# Text Strings: Regular Expressions

> It’s time to explore more complex pattern matching by using regular expressions. These are provided in the standard module re, which we’ll import

In [1]:
import re
# Here, 'You' is the pattern we’re looking for, and 'Young Frankenstein' is the source
# (the string we want to search). match() checks whether the source begins with the
# pattern.
result = re.match("you", "young money")
print(result)
print(result.end())
print(result.endpos)
print(result.lastindex)
print(result.group())
print(result.re)
print(result.pos)
print(result.regs)
print(result.string)

# ............................................... and more

<re.Match object; span=(0, 3), match='you'>
3
11
None
you
re.compile('you')
0
((0, 3),)
young money


>For more complex matches, you can compile your pattern first to speed up the match later:

In [7]:
import re
thepattern = re.compile("You")

result = thepattern.match('Young Frankenstein')
# is not fun? I like python for these things. its flexible
print(result)

<re.Match object; span=(0, 3), match='You'>


>I’ll say it again here:
match() only matches a pattern starting at the beginning of the
source. search() matches a pattern anywhere in the source.

match() is not the only way to compare the pattern and source. Here are several other
methods you can use (we discuss each in the following sections):
• search() returns the first match, if any.
• findall() returns a list of all non-overlapping matches, if any.
• split() splits source at matches with pattern and returns a list of the string
pieces.

sub() takes another replacement argument, and changes all parts of source that
are matched by pattern to replacement.

In [5]:
import re
thepattern = re.compile("You")

result = thepattern.search('Lets Teast Young Frankenstein')
print(result)

<re.Match object; span=(11, 14), match='You'>


>Most of the regular expression examples here use ASCII, but
Python’s string functions, including regular expressions, work with
any Python string and any Unicode characters.

# Find Exact Beginning Match with match()

In [9]:
import re
source = 'Young Frankenstein'
m = re.match('You', source) # match starts at "the beginning of source"

if m: # match returns an object; do this to see what matched
    print(m.group())

m = re.match('^You', source) # start anchor does the same  # ^_^
if m:
    print(m.group())

You
You


In [10]:
# How about 'Frank'?

import re
source = 'Young Frankenstein'
m = re.match('Frank', source) # match starts at "the beginning of source"

if m: # match returns an object; do this to see what matched
    print(m.group())

# sure; there is nothing
# let’s use search() 
# oh yeah we try that 

# ok check this out :

Let’s change the pattern and try a beginning match with match() again:

In [11]:
import re
source = 'Young Frankenstein'
m = re.match('.*Frank', source)
if m: # match returns an object
    print(m.group())


Young Frank


> WTF? 

# I now this sound crazy but :

>Here’s a brief explanation of how our new '.*Frank' pattern works:
• . means any single character.
• * means zero or more of the preceding thing. Together, .* mean any number of
characters (even zero).
• Frank is the phrase that we wanted to match, somewhere.
match() returned the string that matched .*Frank: 'Young Frank'.

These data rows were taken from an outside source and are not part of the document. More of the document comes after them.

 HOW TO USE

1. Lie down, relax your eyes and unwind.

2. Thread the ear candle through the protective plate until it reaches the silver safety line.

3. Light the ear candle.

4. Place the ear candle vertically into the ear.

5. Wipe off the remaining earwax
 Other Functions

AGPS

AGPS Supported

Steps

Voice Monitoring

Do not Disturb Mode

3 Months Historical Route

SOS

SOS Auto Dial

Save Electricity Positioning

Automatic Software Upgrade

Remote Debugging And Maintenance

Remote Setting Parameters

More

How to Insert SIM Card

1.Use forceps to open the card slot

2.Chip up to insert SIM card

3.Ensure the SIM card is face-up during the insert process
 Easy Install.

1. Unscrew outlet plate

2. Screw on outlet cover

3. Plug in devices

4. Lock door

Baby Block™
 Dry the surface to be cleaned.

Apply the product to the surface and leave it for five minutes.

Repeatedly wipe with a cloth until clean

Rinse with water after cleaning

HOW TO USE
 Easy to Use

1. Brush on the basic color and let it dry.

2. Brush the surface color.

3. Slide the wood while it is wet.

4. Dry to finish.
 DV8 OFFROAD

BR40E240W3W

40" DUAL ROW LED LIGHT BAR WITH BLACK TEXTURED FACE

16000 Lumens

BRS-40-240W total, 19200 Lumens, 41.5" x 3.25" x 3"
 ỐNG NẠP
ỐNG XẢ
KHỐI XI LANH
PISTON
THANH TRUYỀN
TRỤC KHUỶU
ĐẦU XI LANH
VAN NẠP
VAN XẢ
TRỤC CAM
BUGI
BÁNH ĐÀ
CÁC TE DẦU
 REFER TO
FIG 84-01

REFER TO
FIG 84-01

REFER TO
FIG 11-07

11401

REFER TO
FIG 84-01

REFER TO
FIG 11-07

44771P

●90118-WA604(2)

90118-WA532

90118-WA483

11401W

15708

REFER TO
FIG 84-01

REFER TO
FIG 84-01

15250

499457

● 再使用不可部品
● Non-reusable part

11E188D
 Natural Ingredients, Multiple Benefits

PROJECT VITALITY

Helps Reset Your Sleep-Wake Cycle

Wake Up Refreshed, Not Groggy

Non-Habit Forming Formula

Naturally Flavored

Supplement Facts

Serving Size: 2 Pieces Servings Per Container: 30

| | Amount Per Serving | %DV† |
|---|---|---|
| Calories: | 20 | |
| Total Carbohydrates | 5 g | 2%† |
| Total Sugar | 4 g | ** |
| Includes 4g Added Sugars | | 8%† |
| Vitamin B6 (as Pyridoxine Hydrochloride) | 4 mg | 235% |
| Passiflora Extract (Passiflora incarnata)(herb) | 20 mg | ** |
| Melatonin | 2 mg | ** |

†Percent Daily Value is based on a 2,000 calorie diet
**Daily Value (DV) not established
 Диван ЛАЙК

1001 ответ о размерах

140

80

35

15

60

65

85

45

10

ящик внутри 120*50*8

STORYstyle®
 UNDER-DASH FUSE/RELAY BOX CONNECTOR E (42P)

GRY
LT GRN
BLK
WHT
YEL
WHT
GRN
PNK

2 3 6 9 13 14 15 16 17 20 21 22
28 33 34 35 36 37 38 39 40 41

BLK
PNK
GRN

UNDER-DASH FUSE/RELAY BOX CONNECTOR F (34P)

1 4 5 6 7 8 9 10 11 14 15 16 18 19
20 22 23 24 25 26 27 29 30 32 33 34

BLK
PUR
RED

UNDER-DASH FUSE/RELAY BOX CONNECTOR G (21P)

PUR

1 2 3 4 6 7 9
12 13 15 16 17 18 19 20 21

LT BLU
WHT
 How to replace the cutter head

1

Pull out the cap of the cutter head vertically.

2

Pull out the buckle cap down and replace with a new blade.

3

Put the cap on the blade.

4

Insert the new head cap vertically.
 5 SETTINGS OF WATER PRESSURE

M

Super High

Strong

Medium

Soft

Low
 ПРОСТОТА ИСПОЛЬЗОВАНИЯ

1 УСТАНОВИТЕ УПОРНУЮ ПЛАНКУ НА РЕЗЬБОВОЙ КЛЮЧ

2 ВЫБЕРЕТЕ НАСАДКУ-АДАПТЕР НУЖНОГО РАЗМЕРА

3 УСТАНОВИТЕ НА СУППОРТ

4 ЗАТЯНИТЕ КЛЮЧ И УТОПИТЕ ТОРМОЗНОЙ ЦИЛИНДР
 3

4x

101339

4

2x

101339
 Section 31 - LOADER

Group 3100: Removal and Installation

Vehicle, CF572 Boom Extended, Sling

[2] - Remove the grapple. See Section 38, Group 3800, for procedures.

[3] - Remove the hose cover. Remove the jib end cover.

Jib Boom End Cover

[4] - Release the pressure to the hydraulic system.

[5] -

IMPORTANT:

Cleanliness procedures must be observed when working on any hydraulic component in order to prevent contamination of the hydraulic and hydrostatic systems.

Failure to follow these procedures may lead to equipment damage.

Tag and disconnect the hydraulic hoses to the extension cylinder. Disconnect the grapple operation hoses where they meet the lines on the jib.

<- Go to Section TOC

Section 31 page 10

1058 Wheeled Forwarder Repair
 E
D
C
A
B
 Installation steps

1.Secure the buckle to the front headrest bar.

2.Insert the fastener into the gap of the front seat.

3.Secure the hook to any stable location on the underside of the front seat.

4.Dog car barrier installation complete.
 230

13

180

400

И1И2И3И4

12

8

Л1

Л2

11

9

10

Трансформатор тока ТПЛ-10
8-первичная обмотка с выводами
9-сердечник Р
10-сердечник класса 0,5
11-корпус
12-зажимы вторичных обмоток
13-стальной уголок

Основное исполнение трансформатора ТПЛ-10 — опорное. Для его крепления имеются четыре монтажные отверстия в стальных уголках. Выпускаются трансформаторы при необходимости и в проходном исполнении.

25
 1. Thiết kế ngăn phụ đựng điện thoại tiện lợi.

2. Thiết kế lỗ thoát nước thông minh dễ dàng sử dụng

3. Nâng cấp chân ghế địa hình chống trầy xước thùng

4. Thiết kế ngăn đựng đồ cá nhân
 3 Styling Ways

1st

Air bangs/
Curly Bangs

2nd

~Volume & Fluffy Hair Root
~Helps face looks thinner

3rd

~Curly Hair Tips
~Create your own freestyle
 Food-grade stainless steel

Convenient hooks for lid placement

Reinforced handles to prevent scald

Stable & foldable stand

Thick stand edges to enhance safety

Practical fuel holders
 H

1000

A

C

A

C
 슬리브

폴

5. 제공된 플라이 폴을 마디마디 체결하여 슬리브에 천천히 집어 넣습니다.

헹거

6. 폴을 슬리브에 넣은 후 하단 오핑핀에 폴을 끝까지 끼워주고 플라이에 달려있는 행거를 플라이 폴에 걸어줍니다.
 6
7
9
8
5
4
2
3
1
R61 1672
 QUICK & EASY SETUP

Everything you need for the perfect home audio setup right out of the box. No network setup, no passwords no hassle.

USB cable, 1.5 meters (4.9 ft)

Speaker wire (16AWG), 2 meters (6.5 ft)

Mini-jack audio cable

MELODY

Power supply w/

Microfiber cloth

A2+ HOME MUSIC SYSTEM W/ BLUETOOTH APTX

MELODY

# Find First Match with search()
You can use search() to find the pattern 'Frank' anywhere in the source string
'Young Frankenstein', without the need for the .* wildcards:

In [12]:
import re
source = 'Young Frankenstein'
m = re.search('Frank', source)
if m: # search returns an object
    print(m.group())

Frank


# Find All Matches with findall()
The preceding examples looked for one match only. But what if you want to know
how many instances of the single-letter string 'n' are in the string?


In [13]:
import re
source = 'Young Frankenstein'
m = re.findall('n', source)
print(m) # findall returns a list
print('Found', len(m), 'matches')

['n', 'n', 'n', 'n']
Found 4 matches


In [None]:
# How about 'n' followed by any character?
import re
source = 'Young Frankenstein'
m = re.findall('n.', source)
print(m)